[Guest]

One of 14 tennis balls is a bit lighter or heavier (you do not know which) than the others.

All balls are of same colour except one with different colour which is not the defaulter.

How would you identify this odd ball if you could use an old two-pan balance scale only 3 times?

You can only balance one set of balls against another, so no reference weights and no weight measurements.

[Guest]

What's a defaulter??

[Guest]

i suspect he means the odd colored ball is not the mis-wieght ball.

i personally don't see how it's possible, 4 is the minimum as far as i can see.

you basically have 13 balls then.

wiegh 4 balls against 4 balls.

--if equal, the odd ball is in the last 5 balls.

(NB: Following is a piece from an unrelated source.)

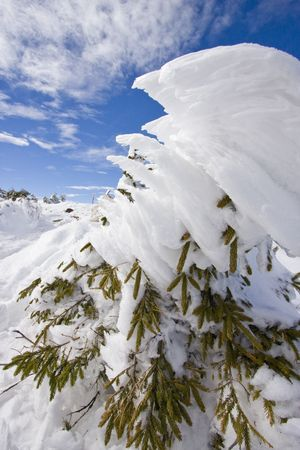 Tree top heavily covered with snow, blue skies in background photo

--wiegh 3 of the 5 agaisnt 3 of the normal balls.

----if unequal based on wiether it went up or down you know its heavy or light.

----wiegh 1 ball against 1 ball of the unequal 3.

------done.

----if equal then the heavy/light is in the remaining 2.

----wiegh 1 of the balls against a normal ball.

------done.

thats the easy part. now for the hard part.

--if unequal, then you have 8 balls any of which could be the light or heavy.

--wiegh 2 from each group agianst 4 normal balls.

----if unequal, then based on the result, you know its heavy or light.

----wiegh 1 ball against 1 ball of the 4. if equal then you have 2 left. one more wieghing required.

----if equal, then the 4 balls that remain must constian the heavy/light.

----wiegh 2 balls against two normals.

------if unequal then 1 more wieghing required.

------if equal wiegh 1 fo the remaining against a normal.

[plainglazed]

Label the balls 1-13 and X with X as the defaulter (not heavy or light but "normal").

Weigh 1,2,3,4 vs 5,6,7,8

if 1,2,3,4=5,6,7,8 then the odd ball must be either 9,10,11,12,13

weigh 9,10,11 vs three of the balls now known to be normal

if > or < then one of 9,10,11 must be > or < let's say >

weigh 9 vs 10 to see which is heavier (in this case) or if equal then 11 is heavy

if 9,10,11 = three of the balls now known to be normal then the odd ball is either 12 or 13

weigh 12 vs X to see if it is heavier or lighter or if equal, then 13 is the odd ball (cant tell if heavier or lighter though)

if 1,2,3,4 > 5,6,7,8 then the odd ball must be one of those

weigh 1,2,5 vs 3,4,6

if equal then the odd ball is light and either 7 or 8

weigh 7 vs X to see if it is the light ball or if 8 is light

if 1,2,5 > than 3,4,6 then either 1 or 2 is heavy or 6 is light

weigh 1 vs 2 to see if one is heavy otherwise 6 is light

similar strategy should work if 1,2,3,4 < 5,6,7,8 or 1,2,5 < 3,4,6

Edited December 17, 2010 by plainglazed

[benjer3]

Weigh 4 versus another 4, not using the differently colored ball.

If they are not balanced, weigh 2 on the heavier side versus the other 2, and then weigh the 2 on the heavier side against each other to find the heaviest.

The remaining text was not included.